As a child, Beda was more interested in music, and he used to play the guitar for hours everyday. At 20, he switched to painting and the Academy of Fine Arts at Karlsruhe accepted him. He used to be an abstract painter before and came back to figurative painting in 1998. 'The situation in art then in West Europe was that all you could see was installation, video or photography. Painting almost disappeared and critics said that there was nothing more to do in painting. This to me seemed absurd as painting has a long history that goes back to the cave art. I felt that as the critics believed painting did not exist any more, I was free to do what I wanted.'
With an ironic attitude Benda felt that he would use the oldest European painting technique, like oil on wood panel and the oldest cliches like the female portraits and landscape. 'It is strange that today painting is coming back very strongly in London, Belgium or Germany. Painting will not end: it is like a pendulum that comes and goes.'
Benda paints as the first thing to do in a day and he is very regular. When he works, he seldom allows anyone to come in. When he does his portraits, he has no sitters as most of them are done from photos. There are many layers of colours and the photo is just to make the first sketch after which the painting may change dramatically and may have little resemblance to the original photo, for the tones, colours and textures become totally different. As regards the landscape, some of them too are from photos but some are invented and inspired by long walks in the reservation. As rents are cheap in the area of Belgium where he lives, survival as an artist is not difficult for him. Once in a while he manages to make trips to USA and Japan.
One of his portraits displays a lot of gray and rose colours, which are Benda's favourite shades. A landscape with trees and caravans presents a camping place close to where he lives.
Benda has always wanted to bring in some universal feelings in his exhibition and, coming to Bangladesh, realised that rivers form an important part of life here. Some of his paintings include rivers as the one portraying the docks in Cologne. Another painting brings in a house on a boat and is connected to the camping picture entitled Moving home. Connected to departure is the painting of the wash being put out to dry and being seen from inside a closed room. With the same theme is the portrait of a woman standing in front of a pile of suitcases, thinking of moving.
Someone sent him a photograph of a river scene in Bangladesh and the next painting is developed on this.
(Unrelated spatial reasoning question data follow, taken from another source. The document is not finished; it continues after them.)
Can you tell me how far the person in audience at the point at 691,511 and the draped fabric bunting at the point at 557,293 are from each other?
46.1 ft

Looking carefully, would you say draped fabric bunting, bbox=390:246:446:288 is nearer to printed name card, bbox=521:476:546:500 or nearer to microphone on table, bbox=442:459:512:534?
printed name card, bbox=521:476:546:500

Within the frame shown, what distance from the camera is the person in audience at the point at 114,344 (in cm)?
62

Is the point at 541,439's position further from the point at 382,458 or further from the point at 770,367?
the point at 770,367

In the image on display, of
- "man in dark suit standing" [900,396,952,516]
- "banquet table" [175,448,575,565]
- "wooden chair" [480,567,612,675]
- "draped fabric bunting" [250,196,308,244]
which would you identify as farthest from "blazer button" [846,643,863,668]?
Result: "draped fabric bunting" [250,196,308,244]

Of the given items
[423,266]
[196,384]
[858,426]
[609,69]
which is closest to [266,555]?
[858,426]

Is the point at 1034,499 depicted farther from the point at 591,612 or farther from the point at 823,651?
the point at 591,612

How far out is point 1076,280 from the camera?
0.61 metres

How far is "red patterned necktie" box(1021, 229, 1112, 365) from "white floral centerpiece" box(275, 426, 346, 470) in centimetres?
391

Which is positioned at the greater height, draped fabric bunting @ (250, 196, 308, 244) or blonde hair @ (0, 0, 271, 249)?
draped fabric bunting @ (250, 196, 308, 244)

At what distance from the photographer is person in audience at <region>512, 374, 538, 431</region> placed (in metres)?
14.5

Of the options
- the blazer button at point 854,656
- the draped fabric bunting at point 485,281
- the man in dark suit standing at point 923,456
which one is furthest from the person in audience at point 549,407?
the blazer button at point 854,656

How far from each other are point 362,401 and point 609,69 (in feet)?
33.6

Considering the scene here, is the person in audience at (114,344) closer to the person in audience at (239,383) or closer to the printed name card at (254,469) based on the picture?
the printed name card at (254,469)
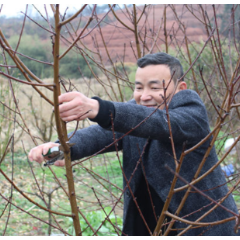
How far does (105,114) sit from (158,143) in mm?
564

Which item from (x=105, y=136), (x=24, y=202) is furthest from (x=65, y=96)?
(x=24, y=202)

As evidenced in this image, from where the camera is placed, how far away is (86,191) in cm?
579

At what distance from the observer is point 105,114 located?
1.40 metres

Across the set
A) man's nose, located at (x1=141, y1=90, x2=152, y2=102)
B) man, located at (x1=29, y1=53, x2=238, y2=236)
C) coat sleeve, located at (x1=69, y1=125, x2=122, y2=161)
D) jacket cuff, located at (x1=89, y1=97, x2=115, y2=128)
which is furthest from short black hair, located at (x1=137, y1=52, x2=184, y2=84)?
jacket cuff, located at (x1=89, y1=97, x2=115, y2=128)

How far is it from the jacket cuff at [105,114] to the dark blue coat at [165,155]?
0.26 feet

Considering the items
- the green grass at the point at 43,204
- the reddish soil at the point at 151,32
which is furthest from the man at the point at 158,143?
the reddish soil at the point at 151,32

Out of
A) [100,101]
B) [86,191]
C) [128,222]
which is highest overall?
[100,101]

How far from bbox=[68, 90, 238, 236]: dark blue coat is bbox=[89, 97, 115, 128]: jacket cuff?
0.08 meters

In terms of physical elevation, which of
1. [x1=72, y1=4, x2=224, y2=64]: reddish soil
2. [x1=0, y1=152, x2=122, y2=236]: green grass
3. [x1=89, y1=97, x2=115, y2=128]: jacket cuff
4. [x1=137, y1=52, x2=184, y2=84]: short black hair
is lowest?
[x1=0, y1=152, x2=122, y2=236]: green grass

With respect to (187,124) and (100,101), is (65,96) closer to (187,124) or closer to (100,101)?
(100,101)

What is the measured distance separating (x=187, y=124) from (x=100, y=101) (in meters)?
0.53

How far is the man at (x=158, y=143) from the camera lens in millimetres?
1563

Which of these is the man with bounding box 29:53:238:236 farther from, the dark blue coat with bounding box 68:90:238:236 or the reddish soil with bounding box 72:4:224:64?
the reddish soil with bounding box 72:4:224:64

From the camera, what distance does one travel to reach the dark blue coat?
161 cm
Another painting is based on the gathering of golden clouds as seen from above the sky, sitting in an airplane. Yet another is an imaginary island, washed in sweeps of gray, merging with pale blue and pink.
Contrary to the expressionist painters, he wants to disappear behind his paintings. They will last long, even when he is gone. The pictures are more than landscapes and portraits of women. They bring in feelings and emotions, seen in fragments.
Benda's paintings have an element of melancholia flowing through them as in the use of gray. Benda uses delicate brush strokes recovering the technique of the old Flemish masters.
Hans Benda has exhibited in Japan, Europe and USA. He has had ten solo exhibitions and has taken part in 11 joint displays.